A few records
- - - -

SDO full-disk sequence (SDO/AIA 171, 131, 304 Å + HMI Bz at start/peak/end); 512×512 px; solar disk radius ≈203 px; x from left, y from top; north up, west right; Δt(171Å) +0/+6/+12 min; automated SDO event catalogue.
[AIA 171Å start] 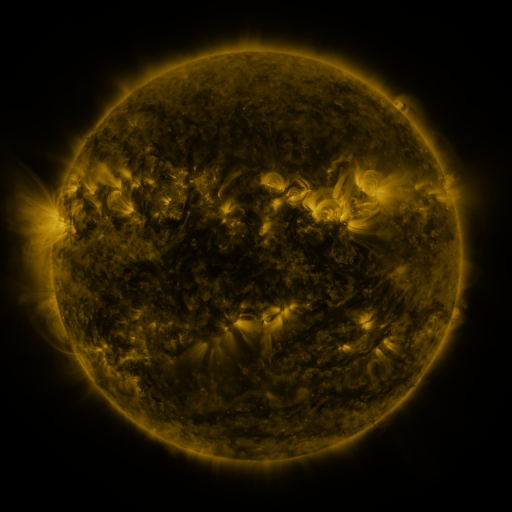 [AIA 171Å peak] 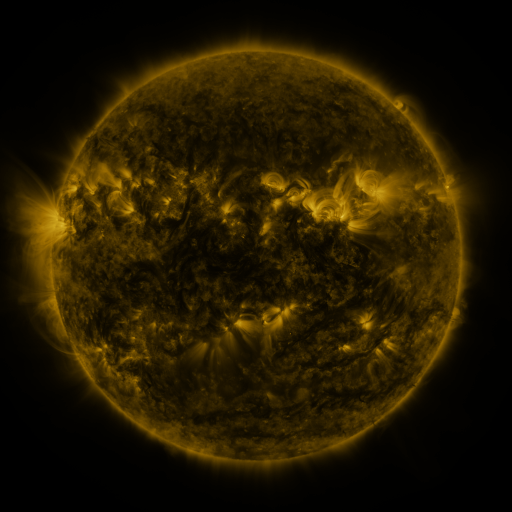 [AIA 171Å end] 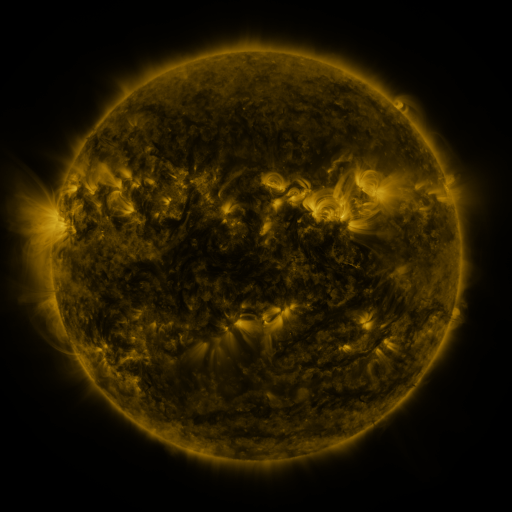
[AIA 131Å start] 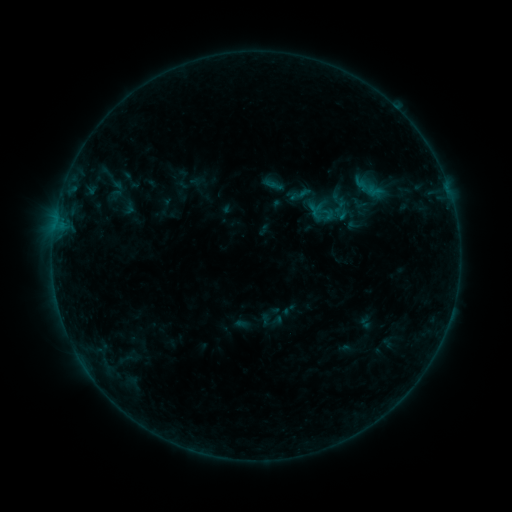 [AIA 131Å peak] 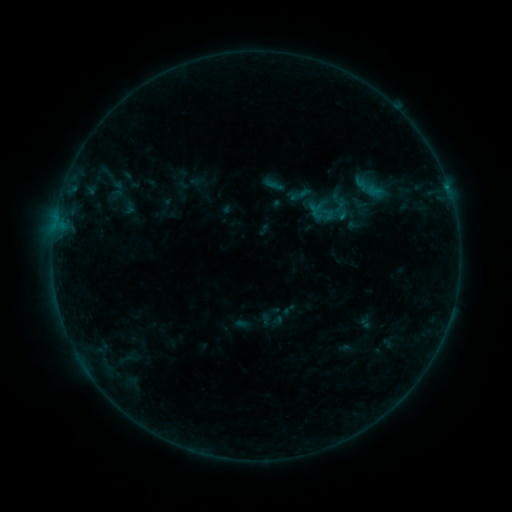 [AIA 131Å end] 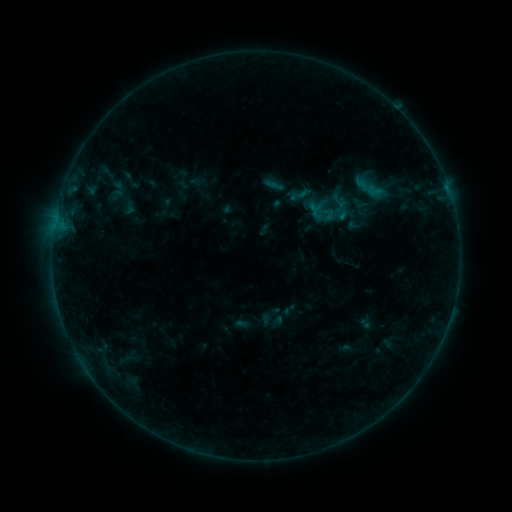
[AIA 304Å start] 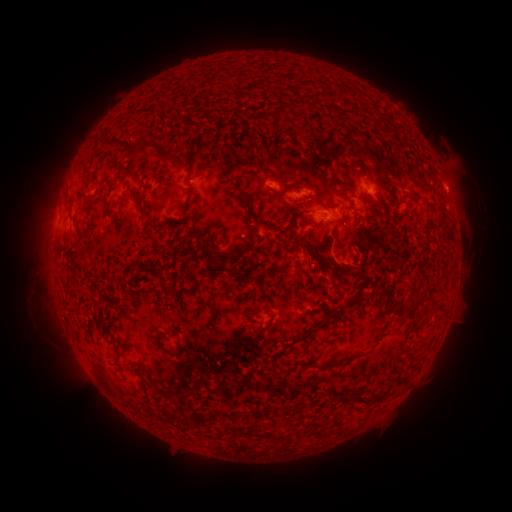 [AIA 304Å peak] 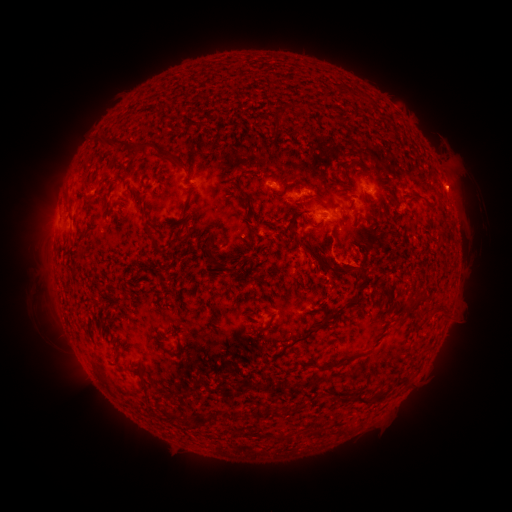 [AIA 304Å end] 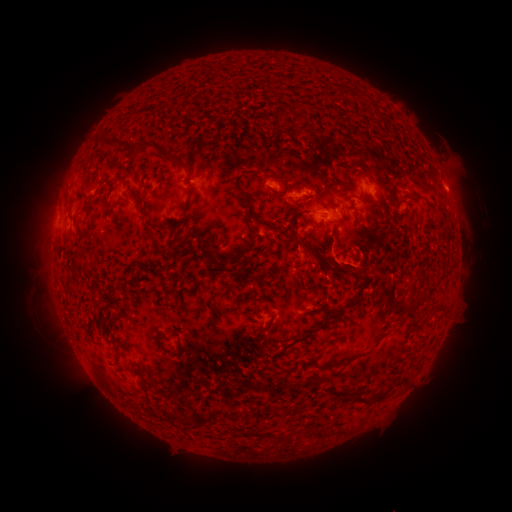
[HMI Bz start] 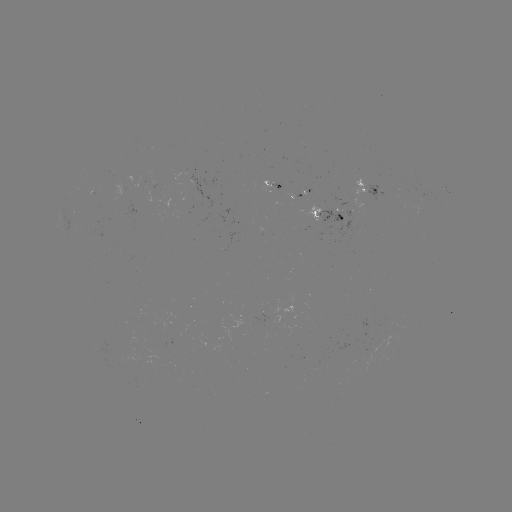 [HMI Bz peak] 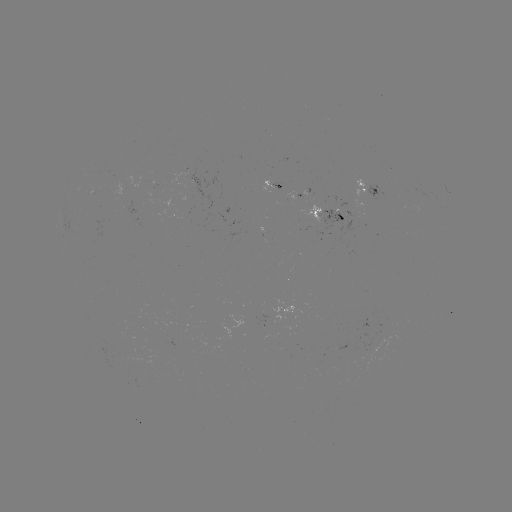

- - - -

* _BRIEF_:
Select each line in the listing above that contains the string "solar", and copy those lines.

* _THE SOLUTION_:
SDO full-disk sequence (SDO/AIA 171, 131, 304 Å + HMI Bz at start/peak/end); 512×512 px; solar disk radius ≈203 px; x from left, y from top; north up, west right; Δt(171Å) +0/+6/+12 min; automated SDO event catalogue.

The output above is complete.